The CPI moderated slightly in November (+9.9%, Flash estimate), below the rate recorded in October (+10.1%). Nevertheless, the monthly trend continues to increase, although to a lesser extent than in October (+0.3% compared to +1.2%), while core inflation remains on an upward trend (+7.2% yoy as opposed to +7.1% in October). Besides, we highlight the moderation in industrial production prices in October (+16.2% yoy vs. +19.7% in September), with a monthly decrease of -0.4% (+2.6% in October).

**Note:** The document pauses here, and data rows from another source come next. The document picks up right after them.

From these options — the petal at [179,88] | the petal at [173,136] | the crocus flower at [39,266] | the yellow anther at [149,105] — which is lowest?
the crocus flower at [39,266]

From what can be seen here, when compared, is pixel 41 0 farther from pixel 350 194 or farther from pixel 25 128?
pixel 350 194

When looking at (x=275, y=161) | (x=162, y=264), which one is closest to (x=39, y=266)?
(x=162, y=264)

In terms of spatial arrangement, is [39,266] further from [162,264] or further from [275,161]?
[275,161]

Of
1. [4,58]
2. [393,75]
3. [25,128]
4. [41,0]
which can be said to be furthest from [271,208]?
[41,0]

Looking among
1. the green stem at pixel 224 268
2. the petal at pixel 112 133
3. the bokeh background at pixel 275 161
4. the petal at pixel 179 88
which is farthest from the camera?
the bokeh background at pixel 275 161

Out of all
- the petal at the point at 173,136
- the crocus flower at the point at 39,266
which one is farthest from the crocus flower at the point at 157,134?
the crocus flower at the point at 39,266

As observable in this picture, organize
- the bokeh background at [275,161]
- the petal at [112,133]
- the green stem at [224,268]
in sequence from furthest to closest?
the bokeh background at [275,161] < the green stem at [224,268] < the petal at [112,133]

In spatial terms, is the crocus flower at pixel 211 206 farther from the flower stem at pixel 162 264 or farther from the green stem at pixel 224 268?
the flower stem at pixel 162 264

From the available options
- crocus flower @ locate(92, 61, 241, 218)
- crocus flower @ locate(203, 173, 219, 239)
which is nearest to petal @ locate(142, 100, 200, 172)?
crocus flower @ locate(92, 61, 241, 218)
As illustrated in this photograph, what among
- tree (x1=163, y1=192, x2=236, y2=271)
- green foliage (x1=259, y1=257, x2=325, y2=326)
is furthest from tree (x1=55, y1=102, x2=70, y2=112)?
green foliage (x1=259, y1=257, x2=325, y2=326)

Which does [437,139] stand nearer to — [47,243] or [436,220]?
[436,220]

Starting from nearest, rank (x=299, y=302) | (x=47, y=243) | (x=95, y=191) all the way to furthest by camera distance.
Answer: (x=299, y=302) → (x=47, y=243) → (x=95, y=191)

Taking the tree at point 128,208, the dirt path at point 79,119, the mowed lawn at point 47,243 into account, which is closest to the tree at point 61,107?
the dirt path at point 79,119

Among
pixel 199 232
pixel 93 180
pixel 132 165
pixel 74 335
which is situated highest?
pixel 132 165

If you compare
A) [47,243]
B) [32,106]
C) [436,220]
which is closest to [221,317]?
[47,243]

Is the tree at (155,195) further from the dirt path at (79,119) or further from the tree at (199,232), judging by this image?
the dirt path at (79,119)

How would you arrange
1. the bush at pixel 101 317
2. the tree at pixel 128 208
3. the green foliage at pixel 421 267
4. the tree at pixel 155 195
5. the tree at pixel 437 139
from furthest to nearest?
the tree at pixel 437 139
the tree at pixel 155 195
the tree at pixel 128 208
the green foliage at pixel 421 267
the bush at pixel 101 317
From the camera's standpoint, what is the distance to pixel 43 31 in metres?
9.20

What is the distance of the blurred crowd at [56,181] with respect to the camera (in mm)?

Additionally, other conjunctural indicators have been released, while the trend of expectations are uneven between supply and demand, the labor market is holding up in spite of the worsening of industrial production. Consumer confidence continues to decline, reaching levels similar to those prior to the pandemic. On the supply side, the outlook is different, with a generalized improvement in all sectors. In addition, the labor market remained virtually stable in October, with an unemployment rate of 6.1% of the labor force. On the other hand, industrial production contracted in October, decreasing by -2.0% (+0.3% in September), leaving behind the growth levels of recent months.